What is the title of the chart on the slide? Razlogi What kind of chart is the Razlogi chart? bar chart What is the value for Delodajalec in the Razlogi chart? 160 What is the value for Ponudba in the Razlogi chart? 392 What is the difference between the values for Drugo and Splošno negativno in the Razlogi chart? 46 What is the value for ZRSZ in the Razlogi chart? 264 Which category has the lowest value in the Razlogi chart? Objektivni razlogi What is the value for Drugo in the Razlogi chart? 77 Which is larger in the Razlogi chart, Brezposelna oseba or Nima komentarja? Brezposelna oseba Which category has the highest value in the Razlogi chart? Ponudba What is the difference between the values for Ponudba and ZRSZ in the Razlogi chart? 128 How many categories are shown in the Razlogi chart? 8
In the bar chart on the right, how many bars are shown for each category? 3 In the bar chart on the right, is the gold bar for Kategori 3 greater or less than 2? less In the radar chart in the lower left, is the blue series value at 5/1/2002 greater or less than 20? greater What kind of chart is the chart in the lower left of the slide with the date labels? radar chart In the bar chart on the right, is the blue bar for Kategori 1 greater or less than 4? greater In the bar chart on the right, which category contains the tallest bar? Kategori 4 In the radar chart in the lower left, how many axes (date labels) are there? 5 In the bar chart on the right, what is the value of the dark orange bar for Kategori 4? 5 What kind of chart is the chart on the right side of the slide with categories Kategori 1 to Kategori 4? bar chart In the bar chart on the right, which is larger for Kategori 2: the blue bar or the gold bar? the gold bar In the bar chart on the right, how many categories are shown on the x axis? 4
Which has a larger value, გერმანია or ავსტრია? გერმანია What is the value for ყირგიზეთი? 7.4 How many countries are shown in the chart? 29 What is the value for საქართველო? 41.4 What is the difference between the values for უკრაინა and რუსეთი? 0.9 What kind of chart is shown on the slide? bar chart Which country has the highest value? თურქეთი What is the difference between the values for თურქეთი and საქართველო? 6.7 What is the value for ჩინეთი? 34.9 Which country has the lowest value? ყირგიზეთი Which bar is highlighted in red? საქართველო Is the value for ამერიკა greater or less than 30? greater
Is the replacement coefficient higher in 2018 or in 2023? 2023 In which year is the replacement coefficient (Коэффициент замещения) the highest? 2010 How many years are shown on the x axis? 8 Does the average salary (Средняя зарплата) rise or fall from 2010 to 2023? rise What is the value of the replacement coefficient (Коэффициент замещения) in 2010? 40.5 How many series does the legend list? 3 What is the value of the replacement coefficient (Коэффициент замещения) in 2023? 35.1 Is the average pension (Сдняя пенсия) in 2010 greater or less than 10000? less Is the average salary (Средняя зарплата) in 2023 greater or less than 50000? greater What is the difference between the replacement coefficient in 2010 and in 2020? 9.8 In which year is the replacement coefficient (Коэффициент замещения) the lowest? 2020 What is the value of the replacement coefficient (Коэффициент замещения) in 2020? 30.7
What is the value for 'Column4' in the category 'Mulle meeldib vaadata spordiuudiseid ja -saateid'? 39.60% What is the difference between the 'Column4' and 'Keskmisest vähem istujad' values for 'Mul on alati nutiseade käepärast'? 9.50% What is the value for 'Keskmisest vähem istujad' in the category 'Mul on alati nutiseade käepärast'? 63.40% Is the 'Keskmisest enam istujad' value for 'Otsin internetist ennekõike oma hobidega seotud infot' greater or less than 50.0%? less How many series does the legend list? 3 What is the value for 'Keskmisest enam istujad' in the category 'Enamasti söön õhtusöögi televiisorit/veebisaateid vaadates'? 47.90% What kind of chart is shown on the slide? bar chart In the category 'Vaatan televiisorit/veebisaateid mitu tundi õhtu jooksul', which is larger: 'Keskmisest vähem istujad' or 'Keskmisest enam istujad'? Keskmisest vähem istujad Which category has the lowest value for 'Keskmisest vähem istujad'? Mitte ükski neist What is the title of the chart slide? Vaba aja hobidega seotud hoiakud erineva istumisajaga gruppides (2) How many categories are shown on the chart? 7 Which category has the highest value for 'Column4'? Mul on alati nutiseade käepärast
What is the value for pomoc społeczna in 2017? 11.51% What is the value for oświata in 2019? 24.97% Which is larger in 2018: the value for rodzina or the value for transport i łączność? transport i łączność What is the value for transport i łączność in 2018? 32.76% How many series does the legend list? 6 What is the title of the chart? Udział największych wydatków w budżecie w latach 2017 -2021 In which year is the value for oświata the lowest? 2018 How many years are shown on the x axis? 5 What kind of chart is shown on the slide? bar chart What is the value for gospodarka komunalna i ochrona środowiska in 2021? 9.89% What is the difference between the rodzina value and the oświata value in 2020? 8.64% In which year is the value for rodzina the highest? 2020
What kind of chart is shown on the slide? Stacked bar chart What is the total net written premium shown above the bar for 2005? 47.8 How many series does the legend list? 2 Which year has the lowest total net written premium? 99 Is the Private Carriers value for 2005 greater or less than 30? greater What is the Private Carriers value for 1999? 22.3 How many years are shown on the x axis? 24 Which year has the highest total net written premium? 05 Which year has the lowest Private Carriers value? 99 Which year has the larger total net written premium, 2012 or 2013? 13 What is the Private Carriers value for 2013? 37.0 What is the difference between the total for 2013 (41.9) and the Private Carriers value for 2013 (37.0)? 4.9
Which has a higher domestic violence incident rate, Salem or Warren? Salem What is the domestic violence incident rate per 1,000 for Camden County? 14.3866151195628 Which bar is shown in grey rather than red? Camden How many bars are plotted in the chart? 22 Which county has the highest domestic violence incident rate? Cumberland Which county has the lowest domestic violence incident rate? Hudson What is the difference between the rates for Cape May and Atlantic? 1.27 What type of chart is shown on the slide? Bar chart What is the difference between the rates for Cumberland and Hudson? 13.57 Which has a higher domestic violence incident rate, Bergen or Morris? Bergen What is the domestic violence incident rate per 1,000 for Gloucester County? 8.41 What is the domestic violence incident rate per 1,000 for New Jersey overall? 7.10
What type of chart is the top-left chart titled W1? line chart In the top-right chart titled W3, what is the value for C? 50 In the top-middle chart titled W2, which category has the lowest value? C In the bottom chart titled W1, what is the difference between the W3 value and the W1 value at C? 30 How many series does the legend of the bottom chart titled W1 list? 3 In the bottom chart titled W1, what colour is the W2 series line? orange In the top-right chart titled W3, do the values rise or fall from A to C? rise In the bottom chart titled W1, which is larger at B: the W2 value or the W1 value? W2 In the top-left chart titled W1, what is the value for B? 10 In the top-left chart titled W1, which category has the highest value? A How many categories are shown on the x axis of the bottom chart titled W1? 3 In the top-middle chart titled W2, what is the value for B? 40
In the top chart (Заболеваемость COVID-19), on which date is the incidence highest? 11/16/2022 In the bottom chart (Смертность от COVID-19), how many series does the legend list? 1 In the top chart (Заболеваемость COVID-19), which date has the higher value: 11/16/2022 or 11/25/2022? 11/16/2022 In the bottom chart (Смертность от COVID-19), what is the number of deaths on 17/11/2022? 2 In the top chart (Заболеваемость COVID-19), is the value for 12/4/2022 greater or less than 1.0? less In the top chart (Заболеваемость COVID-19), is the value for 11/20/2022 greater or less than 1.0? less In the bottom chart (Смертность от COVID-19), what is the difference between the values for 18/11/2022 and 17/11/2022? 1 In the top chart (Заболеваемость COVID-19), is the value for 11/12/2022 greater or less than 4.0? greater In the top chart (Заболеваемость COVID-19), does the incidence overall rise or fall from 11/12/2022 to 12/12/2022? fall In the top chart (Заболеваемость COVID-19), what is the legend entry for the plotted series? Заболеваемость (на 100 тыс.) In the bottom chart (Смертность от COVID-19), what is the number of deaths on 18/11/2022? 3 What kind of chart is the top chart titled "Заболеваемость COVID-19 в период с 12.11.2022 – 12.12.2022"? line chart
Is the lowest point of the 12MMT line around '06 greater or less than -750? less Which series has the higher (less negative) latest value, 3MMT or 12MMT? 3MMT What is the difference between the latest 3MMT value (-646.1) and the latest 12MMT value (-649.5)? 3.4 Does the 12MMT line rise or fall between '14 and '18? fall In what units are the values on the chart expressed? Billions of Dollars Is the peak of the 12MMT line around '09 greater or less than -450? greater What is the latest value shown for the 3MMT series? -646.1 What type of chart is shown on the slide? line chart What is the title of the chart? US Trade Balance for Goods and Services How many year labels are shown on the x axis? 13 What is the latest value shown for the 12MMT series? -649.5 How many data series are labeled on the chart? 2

***

### What you should do
Return each line above that contains the string "orange". Case counts.

### Reply
In the bar chart on the right, how many bars are shown for each category? 3 In the bar chart on the right, is the gold bar for Kategori 3 greater or less than 2? less In the radar chart in the lower left, is the blue series value at 5/1/2002 greater or less than 20? greater What kind of chart is the chart in the lower left of the slide with the date labels? radar chart In the bar chart on the right, is the blue bar for Kategori 1 greater or less than 4? greater In the bar chart on the right, which category contains the tallest bar? Kategori 4 In the radar chart in the lower left, how many axes (date labels) are there? 5 In the bar chart on the right, what is the value of the dark orange bar for Kategori 4? 5 What kind of chart is the chart on the right side of the slide with categories Kategori 1 to Kategori 4? bar chart In the bar chart on the right, which is larger for Kategori 2: the blue bar or the gold bar? the gold bar In the bar chart on the right, how many categories are shown on the x axis? 4
What type of chart is the top-left chart titled W1? line chart In the top-right chart titled W3, what is the value for C? 50 In the top-middle chart titled W2, which category has the lowest value? C In the bottom chart titled W1, what is the difference between the W3 value and the W1 value at C? 30 How many series does the legend of the bottom chart titled W1 list? 3 In the bottom chart titled W1, what colour is the W2 series line? orange In the top-right chart titled W3, do the values rise or fall from A to C? rise In the bottom chart titled W1, which is larger at B: the W2 value or the W1 value? W2 In the top-left chart titled W1, what is the value for B? 10 In the top-left chart titled W1, which category has the highest value? A How many categories are shown on the x axis of the bottom chart titled W1? 3 In the top-middle chart titled W2, what is the value for B? 40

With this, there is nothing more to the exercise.